Weird A20-related behaviour (bug?)

Support and general discussion.
Post Reply
vbdasc
Posts: 37
Joined: Tue 21 Mar, 2017 10:53 am

Weird A20-related behaviour (bug?)

Post by vbdasc »

So, I was trying to experiment with the "DOS=HIGH" setting in Dos, and I encountered some weird behaviour that's bugging me. Or it could be entirely logical, and it might only seem weird due to my ignorance. Basically, I set up a PCem virtual machine, with IBM PC/AT BIOS, with 80286 CPU, with 1Mb extended memory, 2 FDD, 1 HDD, EGA etc. I installed on it IBM PC-DOS 5.00 (from May 1991). The CONFIG.SYS file loads HIMEM.SYS, sets "DOS=HIGH" and nothing else. There is no AUTOEXEC.BAT file. I was able to determine (via the DEBUG tool) that the A20 line is always enabled in this case, and that the HMA area contains a VDISK header and different data from the first 64K of the conventional memory (which is the definitive sign that A20 is indeed enabled).
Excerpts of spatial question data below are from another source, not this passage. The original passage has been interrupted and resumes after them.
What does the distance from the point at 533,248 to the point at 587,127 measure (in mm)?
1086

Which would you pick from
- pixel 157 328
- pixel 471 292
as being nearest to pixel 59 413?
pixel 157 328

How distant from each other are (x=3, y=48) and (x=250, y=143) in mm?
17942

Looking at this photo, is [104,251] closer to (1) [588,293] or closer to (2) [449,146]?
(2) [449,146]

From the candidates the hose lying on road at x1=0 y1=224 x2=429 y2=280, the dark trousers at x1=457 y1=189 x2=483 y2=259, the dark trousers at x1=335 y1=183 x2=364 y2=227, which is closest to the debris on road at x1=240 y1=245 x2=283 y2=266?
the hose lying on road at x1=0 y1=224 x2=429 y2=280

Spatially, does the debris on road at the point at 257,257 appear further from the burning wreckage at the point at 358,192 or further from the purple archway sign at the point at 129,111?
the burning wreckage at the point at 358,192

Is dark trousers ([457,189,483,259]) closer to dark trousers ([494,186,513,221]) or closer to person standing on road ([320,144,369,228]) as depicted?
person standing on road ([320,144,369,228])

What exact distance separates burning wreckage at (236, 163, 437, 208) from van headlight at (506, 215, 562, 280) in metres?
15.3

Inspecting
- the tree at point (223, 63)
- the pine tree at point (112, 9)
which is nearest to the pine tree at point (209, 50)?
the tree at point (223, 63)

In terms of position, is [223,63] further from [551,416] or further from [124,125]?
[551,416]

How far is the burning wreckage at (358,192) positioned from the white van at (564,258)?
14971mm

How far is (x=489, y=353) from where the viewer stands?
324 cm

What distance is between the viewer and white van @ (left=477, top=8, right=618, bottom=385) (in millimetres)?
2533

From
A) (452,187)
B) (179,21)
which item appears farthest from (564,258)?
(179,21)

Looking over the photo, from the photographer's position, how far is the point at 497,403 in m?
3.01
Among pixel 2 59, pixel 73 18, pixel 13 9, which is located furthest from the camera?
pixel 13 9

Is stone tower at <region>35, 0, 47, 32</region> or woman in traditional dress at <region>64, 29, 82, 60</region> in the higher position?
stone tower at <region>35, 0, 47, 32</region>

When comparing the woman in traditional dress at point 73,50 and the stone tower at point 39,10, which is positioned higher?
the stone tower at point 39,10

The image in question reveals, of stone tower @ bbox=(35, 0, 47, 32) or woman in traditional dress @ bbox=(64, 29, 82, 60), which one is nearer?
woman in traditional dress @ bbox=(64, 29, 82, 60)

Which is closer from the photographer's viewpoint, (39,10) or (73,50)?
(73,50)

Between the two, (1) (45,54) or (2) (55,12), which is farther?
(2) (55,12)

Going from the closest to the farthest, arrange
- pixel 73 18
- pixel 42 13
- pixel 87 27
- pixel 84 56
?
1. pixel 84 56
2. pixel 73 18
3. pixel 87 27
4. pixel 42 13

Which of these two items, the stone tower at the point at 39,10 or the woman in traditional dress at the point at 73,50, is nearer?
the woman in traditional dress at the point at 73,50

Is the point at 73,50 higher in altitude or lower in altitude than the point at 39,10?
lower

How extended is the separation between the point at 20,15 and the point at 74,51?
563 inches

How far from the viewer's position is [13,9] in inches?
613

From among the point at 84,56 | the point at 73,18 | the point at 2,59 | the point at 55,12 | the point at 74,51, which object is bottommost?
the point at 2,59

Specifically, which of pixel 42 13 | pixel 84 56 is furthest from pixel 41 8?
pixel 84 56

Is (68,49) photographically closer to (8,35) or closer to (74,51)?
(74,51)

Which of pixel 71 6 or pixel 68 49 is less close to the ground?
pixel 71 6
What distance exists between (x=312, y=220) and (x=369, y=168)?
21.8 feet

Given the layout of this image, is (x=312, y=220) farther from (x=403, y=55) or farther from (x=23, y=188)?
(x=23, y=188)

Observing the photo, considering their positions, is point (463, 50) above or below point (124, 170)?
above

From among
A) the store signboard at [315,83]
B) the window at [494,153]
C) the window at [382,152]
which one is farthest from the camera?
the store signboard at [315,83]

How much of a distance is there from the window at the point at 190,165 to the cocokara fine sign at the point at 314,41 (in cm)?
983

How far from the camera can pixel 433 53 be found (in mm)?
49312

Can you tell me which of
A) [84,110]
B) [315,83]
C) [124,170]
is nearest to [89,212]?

But this short program (anyone can enter it quickly and easily with DEBUG) (numbers are hexadecimal, as in DEBUG)

Code: Select all

CS:100	MOV BX,0
	MOV DS,BX
	MOV BX, FFF0
	MOV ES,BX
	MOV WORD PTR [8],0
	ES:
	MOV WORD PTR [108],1
	CMP WORD PTR [8],0
	JZ 124
	MOV DL,41
	MOV AH,2
	INT 21
CS:124	MOV AH,0
	INT 21
	
prints "A", which means that the comparison has yielded an "non-equal" result, which can only mean that the addresses 0:8 and FFF0:108 are aliased, hence A20 is disabled... but this is impossible!

Even more baffling is that when I run this little program through DEBUG, it behaves normal and as expected. The weird behaviour is only encountered when I run it from COMMAND.COM.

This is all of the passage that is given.